Despite the first impression of a chromatic system, Tadelman’s color choices are fairly extemporaneous. Stream of consciousness seems to determine passages, rather than traditional compositional balancing acts. Her minor tracking flaws, understated tilts, and imperfect edges humanize the pictures so small-scale works hold the wall persuasively. Richter et. al. seal the deal in principle, with paintings that are faster reads and tactically theoretical. Tadelman infuses design logic with restful channels of light that illuminate plausible and subtly emotive spaces. They get under your skin. A predominantly dark canvas titled “black & blue” tucks and rolls gracefully across a velvet plane. Bands of Prussian and dimmed cerulean hues are the extruded atmosphere of countless Roger Brown nocturnes.

                                 “black & blue”, 2020, 10″ X 8″, Flashe on canvas

Tadelman employs a bit of Constructivist subterfuge in a series of cardboard works. “high rise” is an agreeably unsteady work on a flattened carton suspended on a light brown corrugated surface by strips of white flagging tape. The armature profile also suggests an architectural schematic, as well as found object under controlled burn. Its surface is covered edge to irregular edge by a crazy-quilt fragment that lists improbably from thrift store remnant to modernist hotel façade. Many of the artist’s flattened container contours are tempered by a vernacularist surface and Constructivist blueprint – a tribute to a compositional affinity between early modern abstraction and folk art.

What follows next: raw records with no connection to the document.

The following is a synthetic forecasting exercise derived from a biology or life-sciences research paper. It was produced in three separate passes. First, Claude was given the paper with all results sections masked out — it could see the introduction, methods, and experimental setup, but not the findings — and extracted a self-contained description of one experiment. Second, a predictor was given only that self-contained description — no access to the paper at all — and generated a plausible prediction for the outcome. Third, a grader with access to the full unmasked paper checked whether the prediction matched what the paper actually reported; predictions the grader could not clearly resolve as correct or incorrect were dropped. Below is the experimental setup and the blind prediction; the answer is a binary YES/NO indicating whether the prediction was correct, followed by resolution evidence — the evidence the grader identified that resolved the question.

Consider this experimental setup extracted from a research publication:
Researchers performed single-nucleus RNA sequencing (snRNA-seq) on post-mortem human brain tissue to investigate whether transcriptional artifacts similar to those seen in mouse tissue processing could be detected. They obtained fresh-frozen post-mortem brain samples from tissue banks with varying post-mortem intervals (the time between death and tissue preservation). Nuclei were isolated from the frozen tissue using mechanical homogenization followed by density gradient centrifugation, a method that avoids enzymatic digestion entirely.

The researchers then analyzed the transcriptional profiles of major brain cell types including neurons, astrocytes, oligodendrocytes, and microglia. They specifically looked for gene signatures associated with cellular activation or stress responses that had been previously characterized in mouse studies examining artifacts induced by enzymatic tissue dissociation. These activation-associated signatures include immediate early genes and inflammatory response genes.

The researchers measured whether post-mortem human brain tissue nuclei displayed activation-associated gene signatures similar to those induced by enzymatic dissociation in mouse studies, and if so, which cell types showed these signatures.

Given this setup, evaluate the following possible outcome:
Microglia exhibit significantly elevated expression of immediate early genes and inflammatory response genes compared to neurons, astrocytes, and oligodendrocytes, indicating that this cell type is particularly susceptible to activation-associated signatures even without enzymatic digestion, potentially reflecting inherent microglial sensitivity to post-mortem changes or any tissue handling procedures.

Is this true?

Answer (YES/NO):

   “high rise”, 2021, 10″ X 8″, Disassembled box, Flashe, acrylic pen on cardboard

Tadelman travels even further into risky optical territory in a series of fun-house abstractions where waves of light animate fragments of backlit prismatic cuboids. Warped grids of trade bead pigment feature the plasticity of paint, the track of Tadelman’s hand, and a modulated luminescence reckless enough to induce hallucinogenic afterimages.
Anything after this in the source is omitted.